Page excerpt:
Protocol and registration

The study was registered in the PROSPERO database in July 2014 under registration number CRD42014012968 and is reported in accordance with the Preferred reporting items for systematic reviews and meta-analyses (PRISMA) guidelines [20].

Eligibility criteria

All full-text original articles comparing the mortality rates of adult trauma patients who received PHI to those treated with basic airway management and subsequent EDI were considered. Only articles published in English were included in the search.

Exclusion criteria

Review articles, conference and meeting abstracts, letters and editorials were excluded. Publications that did not specify PHI or EDI for all patients, and those investigating paediatric patients, burn patients and patients with medical conditions, including cardiac arrest, were excluded. Studies considered by our assessment table to be of poor quality were excluded from the meta-analyses.

Record set:
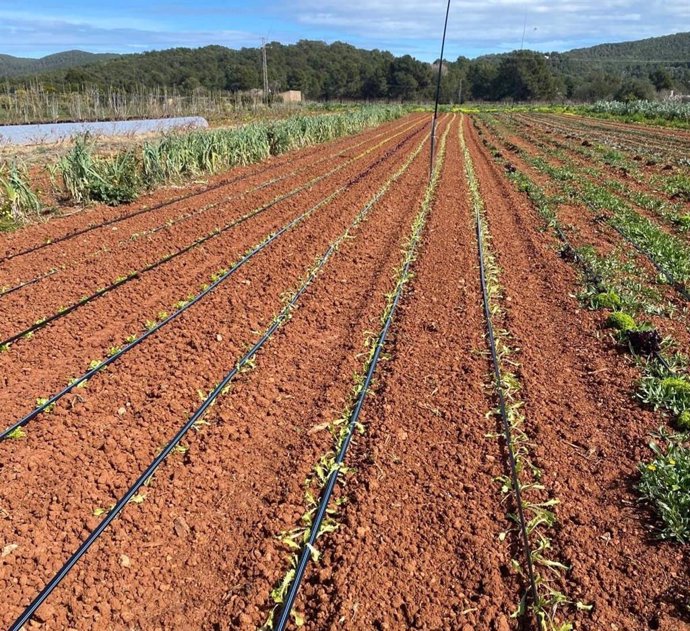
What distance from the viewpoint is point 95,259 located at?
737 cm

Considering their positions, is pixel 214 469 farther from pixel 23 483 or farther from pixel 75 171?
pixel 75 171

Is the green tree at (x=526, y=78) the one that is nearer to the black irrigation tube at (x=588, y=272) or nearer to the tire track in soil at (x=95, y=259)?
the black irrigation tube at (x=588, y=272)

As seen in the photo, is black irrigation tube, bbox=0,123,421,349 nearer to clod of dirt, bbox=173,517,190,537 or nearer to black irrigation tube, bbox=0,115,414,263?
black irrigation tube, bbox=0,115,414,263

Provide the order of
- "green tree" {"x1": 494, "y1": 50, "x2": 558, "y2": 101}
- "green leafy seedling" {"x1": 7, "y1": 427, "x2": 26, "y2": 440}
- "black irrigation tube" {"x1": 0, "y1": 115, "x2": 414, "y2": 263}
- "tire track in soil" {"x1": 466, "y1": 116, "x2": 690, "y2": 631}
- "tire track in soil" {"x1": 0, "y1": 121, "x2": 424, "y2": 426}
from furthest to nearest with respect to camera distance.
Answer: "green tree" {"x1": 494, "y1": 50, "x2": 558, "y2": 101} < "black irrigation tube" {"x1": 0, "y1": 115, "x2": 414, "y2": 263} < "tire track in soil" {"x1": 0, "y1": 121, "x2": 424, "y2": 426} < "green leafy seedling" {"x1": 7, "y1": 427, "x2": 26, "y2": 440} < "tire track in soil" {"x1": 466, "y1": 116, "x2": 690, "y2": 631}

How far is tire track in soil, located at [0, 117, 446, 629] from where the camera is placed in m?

---

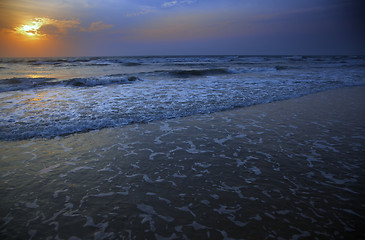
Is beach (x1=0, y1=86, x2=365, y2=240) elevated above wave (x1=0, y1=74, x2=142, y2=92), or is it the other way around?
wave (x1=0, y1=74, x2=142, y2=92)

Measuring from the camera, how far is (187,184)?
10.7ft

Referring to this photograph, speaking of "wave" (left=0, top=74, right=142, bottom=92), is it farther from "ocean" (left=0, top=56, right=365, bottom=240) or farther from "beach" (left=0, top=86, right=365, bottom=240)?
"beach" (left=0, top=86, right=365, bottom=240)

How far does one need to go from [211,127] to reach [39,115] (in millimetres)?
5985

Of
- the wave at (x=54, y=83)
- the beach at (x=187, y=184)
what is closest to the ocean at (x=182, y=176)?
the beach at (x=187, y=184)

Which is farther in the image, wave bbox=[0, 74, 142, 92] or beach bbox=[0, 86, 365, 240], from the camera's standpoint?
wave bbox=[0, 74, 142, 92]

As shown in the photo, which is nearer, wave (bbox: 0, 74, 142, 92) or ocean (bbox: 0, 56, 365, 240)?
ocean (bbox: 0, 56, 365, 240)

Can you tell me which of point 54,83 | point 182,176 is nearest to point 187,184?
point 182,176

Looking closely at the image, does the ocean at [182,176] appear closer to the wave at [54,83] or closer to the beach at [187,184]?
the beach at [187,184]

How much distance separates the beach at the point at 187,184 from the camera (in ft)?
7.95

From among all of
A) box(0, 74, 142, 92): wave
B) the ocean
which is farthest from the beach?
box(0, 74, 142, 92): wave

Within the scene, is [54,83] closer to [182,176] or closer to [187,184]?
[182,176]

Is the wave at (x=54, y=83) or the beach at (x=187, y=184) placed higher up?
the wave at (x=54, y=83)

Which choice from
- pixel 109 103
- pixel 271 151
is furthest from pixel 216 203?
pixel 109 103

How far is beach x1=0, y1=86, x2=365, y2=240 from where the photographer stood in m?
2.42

==

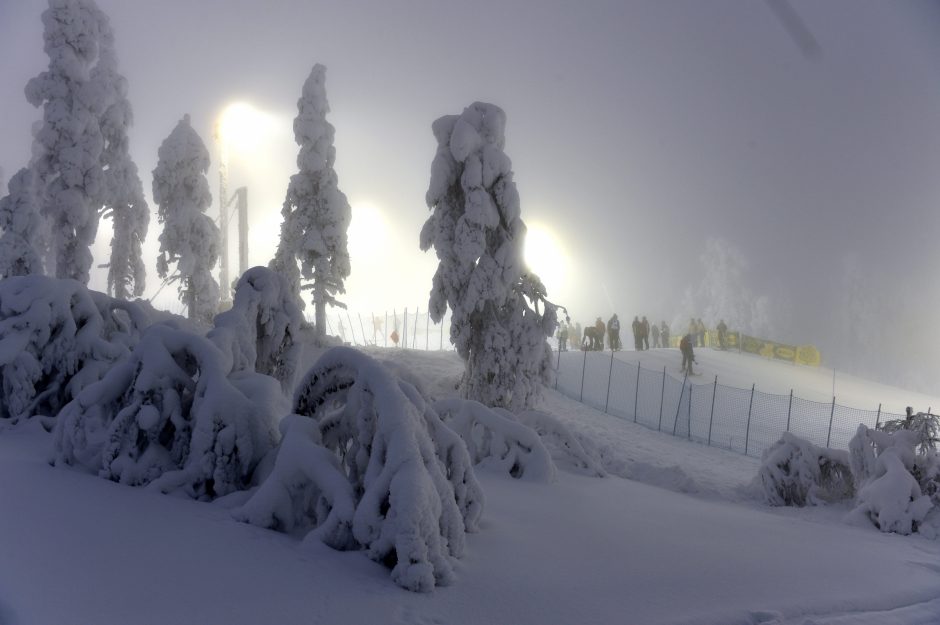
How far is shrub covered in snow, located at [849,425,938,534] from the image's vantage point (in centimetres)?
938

What this exercise asks:
1. According to the review methods excerpt, in what month and year was the study registered in the PROSPERO database?
2. For each statement, say whether it agrees with the review methods excerpt, and quote the words that decide it.
(a) Only articles published in English were included.
(b) Conference and meeting abstracts were included.
(c) Studies investigating burn patients were included.
The rows are separate material and have no connection to the review methods excerpt.

Responses to the exercise:
1. July 2014.

2.
(a) Yes: "Only articles published in English were included in the search."
(b) No: "Review articles, conference and meeting abstracts, letters and editorials were excluded."
(c) No: "those investigating paediatric patients, burn patients and patients with medical conditions, including cardiac arrest, were excluded."